Un soir de novembre dernier, France 3 présentait un documentaire intitulé « Clemenceau contre la paix », dû à Franck Ferrand, auteur par ailleurs d'une « Histoire interdite » qui se vante d'offrir des « révélations sur l'histoire de France ». Eh bien vrai ! on en a appris de bonnes. On nous a raconté que Georges Clemenceau était un « nationaliste effréné », un « belliciste d'une dureté incroyable », et qu'à cause de cela il avait refusé une paix avec l'Allemagne qui aurait épargné des centaines, voire des millions de vies humaines. Un ramassis de contre-vérités qui le disputent à la mauvaise foi. Loin d'être l'enragé dépeint par les auteurs du film, Clemenceau a fait la preuve à plusieurs reprises d'une modération qui déplaisait fort à la presse chauvine et belliqueuse de son temps. Nullement « revanchard », il avait avant tout le souci, depuis 1905, d'éviter que son pays ne soit rayé de la carte. Lorsqu'il fut rappelé au pouvoir, en novembre 1917, il fit la guerre, certes, farouche, volontaire, décidé à vaincre, mais avec le souci de rester de plain-pied avec les combattants, visités sans relâche par lui dans les tranchées. Lorsque les Allemands et leurs alliés demandèrent l'armistice, Clemenceau exprima, le 7 octobre 1918, sa conviction, au cours d'une conférence avec les Alliés : « Je dois dire que mon désir est de demander ce qui est nécessaire et pas davantage. Il ne faut pas qu'on puisse nous reprocher d'avoir par des exigences excessives prolongé la guerre et fait tuer des centaines de milliers d'hommes. J'ai demandé à Foch d'y réfléchir… »
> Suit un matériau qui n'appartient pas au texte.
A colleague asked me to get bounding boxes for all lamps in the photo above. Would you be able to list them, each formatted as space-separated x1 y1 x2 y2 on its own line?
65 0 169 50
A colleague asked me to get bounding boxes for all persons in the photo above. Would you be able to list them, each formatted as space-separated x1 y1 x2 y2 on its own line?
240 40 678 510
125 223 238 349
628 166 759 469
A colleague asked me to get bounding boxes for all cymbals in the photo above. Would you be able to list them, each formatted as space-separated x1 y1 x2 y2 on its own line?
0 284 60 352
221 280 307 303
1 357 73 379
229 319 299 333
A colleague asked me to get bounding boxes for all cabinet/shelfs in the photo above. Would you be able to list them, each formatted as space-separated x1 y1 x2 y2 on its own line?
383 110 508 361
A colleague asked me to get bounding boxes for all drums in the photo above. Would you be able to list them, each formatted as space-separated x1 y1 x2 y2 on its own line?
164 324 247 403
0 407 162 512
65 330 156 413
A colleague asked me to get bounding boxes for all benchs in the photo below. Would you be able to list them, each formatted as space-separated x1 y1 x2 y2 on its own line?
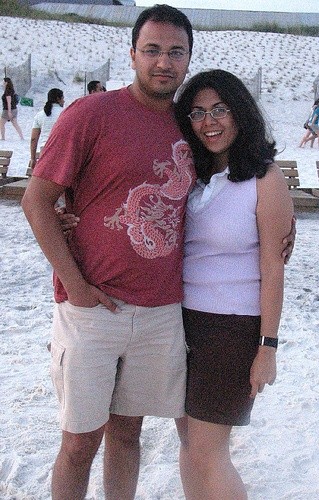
1 150 319 213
Pour le président de la République Raymond Poincaré, la demande d'armistice faite par l'Allemagne, l'Autriche-Hongrie et la Turquie est « impossible à discuter tant que l'ennemi occupera une partie quelconque de notre territoire ». Tel n'est pas l'avis de Clemenceau. Nullement jusqu'au-boutiste, conscient de la fatigue des troupes, désireux de ne pas voir se prolonger un conflit déjà interminable, il ne veut pas laisser échapper une chance de paix. Le responsable de l'émission ose dire que Clemenceau « aimait la guerre », en lui imputant le vœu de la continuer, qui n'était pas le sien mais celui, entre autres, d'un général Pershing s'opposant, en date du 30 octobre 1918, « à un armistice qui priverait les Alliés d'une victoire complète ».
Clemenceau s'est clairement exprimé sur son attitude, qui lui avait valu une polémique avec Poincaré, auprès de Jean Martet : « Je me serais cru déshonoré si j'avais fait durer cette guerre un jour de plus qu'il n'était besoin. J'ai fait la guerre à fond pour la faire durer le moins possible. Aux premières demandes d'armistice j'ai failli devenir fou… fou de joie !… C'était fini ! J'avais trop vu le front, moi. J'avais trop vu de ces espèces de trous pleins d'eau où des hommes vivaient depuis quatre ans. Le premier qui est venu me dire : "Les Boches n'en peuvent plus ; ils demandent la paix"…, je lui aurais sauté au cou, en pleurant. »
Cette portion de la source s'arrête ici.